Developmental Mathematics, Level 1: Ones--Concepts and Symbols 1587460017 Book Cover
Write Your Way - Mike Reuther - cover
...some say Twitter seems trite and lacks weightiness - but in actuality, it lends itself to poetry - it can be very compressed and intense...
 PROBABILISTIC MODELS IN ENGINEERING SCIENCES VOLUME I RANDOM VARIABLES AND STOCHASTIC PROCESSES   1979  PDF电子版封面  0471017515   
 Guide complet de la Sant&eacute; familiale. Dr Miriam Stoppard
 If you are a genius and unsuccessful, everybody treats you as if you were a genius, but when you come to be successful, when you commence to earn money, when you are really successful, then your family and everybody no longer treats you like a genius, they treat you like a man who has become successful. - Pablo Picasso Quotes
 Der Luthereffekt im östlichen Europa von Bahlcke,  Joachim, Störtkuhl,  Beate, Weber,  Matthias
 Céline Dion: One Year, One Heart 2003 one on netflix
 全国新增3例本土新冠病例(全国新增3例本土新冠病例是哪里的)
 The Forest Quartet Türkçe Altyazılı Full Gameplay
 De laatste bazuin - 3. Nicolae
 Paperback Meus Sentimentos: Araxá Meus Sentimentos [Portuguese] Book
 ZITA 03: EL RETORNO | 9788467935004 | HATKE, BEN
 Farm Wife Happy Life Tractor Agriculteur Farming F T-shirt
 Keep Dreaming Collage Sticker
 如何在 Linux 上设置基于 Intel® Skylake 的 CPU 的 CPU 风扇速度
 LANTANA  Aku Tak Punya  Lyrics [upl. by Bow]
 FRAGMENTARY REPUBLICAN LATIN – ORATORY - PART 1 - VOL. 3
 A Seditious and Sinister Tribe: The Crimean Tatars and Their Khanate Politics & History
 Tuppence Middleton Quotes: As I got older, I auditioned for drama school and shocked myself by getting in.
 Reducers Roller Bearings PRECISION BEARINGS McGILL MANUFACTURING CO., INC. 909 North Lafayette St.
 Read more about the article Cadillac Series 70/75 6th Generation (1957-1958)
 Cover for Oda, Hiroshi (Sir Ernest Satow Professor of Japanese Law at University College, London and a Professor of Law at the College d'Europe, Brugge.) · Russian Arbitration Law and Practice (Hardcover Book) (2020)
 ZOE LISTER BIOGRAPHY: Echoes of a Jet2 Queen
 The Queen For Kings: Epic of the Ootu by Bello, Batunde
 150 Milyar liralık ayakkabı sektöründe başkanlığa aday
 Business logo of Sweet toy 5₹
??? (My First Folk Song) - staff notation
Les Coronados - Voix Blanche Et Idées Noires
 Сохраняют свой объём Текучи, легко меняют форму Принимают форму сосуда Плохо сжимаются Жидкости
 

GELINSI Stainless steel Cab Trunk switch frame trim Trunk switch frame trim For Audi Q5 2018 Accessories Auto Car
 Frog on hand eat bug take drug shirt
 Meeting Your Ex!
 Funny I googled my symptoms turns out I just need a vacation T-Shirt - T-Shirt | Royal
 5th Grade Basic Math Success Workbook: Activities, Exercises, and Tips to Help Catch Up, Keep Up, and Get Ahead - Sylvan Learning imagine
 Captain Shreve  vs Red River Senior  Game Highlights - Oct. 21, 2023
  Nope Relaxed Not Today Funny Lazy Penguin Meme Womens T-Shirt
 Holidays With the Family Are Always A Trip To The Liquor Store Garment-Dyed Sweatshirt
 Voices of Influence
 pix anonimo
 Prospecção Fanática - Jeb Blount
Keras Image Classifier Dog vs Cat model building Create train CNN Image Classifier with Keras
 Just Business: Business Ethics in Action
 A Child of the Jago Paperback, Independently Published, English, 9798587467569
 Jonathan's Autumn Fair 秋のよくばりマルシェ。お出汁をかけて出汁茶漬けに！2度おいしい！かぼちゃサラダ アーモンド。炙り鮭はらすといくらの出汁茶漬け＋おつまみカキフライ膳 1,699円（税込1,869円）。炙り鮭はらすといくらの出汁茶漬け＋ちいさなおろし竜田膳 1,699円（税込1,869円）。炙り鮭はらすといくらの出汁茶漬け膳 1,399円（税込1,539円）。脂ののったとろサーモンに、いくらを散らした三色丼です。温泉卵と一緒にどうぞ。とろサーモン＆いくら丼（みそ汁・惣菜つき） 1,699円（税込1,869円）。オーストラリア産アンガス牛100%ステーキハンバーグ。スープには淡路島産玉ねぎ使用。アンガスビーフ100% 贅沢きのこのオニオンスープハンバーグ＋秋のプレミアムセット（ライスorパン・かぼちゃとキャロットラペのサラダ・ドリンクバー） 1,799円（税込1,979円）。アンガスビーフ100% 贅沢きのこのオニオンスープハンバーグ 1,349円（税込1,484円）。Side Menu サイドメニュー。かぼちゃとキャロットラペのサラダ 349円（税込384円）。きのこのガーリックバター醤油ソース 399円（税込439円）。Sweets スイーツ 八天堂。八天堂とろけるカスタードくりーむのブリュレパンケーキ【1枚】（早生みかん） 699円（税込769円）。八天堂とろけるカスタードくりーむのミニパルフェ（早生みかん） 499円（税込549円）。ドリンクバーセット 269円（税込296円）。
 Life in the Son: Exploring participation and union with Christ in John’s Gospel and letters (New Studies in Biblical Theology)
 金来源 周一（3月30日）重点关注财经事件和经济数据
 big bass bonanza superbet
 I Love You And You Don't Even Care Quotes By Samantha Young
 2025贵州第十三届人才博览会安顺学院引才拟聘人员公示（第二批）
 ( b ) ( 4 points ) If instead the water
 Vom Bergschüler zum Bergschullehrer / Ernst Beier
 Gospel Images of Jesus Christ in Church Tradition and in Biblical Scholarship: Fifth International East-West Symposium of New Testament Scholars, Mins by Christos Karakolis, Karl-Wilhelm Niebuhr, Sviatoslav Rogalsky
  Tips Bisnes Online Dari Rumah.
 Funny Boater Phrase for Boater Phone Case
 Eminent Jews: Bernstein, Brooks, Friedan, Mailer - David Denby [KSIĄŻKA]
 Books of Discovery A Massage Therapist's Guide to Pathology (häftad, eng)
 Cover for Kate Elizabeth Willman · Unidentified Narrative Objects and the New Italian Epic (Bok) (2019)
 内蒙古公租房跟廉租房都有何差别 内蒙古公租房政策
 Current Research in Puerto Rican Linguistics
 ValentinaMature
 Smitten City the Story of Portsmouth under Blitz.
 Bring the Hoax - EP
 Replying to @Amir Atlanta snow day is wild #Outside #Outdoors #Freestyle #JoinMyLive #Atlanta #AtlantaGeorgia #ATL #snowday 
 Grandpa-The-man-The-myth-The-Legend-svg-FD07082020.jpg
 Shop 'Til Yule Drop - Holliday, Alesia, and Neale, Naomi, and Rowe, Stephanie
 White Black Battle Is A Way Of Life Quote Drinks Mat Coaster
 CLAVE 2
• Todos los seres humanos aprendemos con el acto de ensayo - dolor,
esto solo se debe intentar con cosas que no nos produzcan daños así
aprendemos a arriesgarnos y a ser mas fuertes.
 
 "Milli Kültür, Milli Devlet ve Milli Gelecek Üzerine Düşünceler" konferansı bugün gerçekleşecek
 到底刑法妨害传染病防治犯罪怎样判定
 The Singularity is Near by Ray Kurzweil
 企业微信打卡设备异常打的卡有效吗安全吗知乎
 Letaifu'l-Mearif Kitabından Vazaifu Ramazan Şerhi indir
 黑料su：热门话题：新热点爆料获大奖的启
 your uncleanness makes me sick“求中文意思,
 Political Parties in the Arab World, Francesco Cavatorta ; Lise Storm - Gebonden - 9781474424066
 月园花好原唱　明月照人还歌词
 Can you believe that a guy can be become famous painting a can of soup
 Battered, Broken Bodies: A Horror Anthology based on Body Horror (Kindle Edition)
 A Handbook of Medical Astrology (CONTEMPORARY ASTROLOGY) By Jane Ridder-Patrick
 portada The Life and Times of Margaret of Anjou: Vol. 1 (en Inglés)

_Work to complete_
All lines in the records with the string "Life" should be copied out.

_Result_
 Farm Wife Happy Life Tractor Agriculteur Farming F T-shirt
 Life in the Son: Exploring participation and union with Christ in John’s Gospel and letters (New Studies in Biblical Theology)
 White Black Battle Is A Way Of Life Quote Drinks Mat Coaster
 portada The Life and Times of Margaret of Anjou: Vol. 1 (en Inglés)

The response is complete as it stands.